**Passage provided**:
▼▼▼

Saturday, December 17, 2011

Thought of the Heart

This is the season when the famous dead of the past year are remembered again, in a group.  I've checked many such sites on the Internet, replete with photos, but none of them include James Hillman, who died in October.  I will make my usual remembrances from the year past on other blogs, but since my last two posts here have involved Hillman and his work--and he's been key to earlier posts--I feel it's appropriate to give him this stage entirely.

It's also because I didn't know he'd died until I started these searches by going through the month by month lists on Wikipedia.  Somehow I missed this news on that October day, which I suspect wasn't hard to do.  As Thomas Moore says in his tribute at Huffington Post (which I no longer frequent)   "People don't generally know his work too well because it is so subtle and steeped in traditions of philosophy, religion, the arts and especially in the intricacies of Freud and Jung."  I've never claimed to understand all of his work, just as I don't understand all of Jung.  But Hillman speaks to me directly with some frequency, on levels beyond intellect.  I recall in particular a strong emotional response to one of his lesser known works, two talks collected as Thought of the Heart & Soul of the World.

Moore, who knew Hillman as a friend over many years, continued: "James's many books and essays, in my view, represent the best and most original thought of our times. I expect that it will take many decades before he is truly discovered and appreciated. He changed my life by being more than a mentor and a steady, caring friend. If I had to sum up his life, I would say that he lived in the lofty realm of thought and yet also like one of the animals he loved so much. He was always close to his passions and appetites and lived with a fullness of vitality I have never seen elsewhere. To me, he taught more in his lifestyle and in his conversation than in his writing, and yet his books and articles are the most precious objects I have around me."

▲▲▲

**Brief 1**: Convert the records into a JSON list of strings with one string per line and no blank lines. Start at the line containing "find all microphones." and continue through the last line of the records.

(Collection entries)
▼▼▼

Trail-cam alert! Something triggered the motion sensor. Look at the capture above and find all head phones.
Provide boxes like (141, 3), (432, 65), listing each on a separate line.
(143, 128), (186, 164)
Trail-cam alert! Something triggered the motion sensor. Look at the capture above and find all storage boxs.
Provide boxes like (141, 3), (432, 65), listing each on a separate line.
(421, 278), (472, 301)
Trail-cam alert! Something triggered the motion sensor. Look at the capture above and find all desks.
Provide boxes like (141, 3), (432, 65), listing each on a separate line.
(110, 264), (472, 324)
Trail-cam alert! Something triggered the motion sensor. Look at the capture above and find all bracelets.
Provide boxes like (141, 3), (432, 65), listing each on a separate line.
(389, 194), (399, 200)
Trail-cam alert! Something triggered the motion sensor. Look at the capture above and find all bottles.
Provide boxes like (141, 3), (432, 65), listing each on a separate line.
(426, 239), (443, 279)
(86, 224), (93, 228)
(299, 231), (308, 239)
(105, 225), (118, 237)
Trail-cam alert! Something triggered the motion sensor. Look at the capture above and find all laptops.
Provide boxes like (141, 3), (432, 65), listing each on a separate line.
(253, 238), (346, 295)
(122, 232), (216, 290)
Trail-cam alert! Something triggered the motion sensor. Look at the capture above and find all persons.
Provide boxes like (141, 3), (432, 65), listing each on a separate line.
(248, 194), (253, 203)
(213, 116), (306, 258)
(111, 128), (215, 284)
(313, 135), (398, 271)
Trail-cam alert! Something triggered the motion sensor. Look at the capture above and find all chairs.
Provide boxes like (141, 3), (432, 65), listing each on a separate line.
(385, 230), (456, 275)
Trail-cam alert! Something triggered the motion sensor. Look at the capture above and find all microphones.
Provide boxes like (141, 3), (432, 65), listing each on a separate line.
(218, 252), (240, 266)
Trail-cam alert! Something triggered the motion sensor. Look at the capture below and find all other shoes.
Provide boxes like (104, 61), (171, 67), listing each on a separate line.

▲▲▲

**Brief 2**: Reproduce word for word the part of the blog post about James Hillman that starts at the words "It's also because" and ends after the words "of the World.".

**Task result 1**:
[
  "Trail-cam alert! Something triggered the motion sensor. Look at the capture above and find all microphones.",
  "Provide boxes like (141, 3), (432, 65), listing each on a separate line.",
  "(218, 252), (240, 266)",
  "Trail-cam alert! Something triggered the motion sensor. Look at the capture below and find all other shoes.",
  "Provide boxes like (104, 61), (171, 67), listing each on a separate line."
]

**Task result 2**:
It's also because I didn't know he'd died until I started these searches by going through the month by month lists on Wikipedia.  Somehow I missed this news on that October day, which I suspect wasn't hard to do.  As Thomas Moore says in his tribute at Huffington Post (which I no longer frequent)   "People don't generally know his work too well because it is so subtle and steeped in traditions of philosophy, religion, the arts and especially in the intricacies of Freud and Jung."  I've never claimed to understand all of his work, just as I don't understand all of Jung.  But Hillman speaks to me directly with some frequency, on levels beyond intellect.  I recall in particular a strong emotional response to one of his lesser known works, two talks collected as Thought of the Heart & Soul of the World.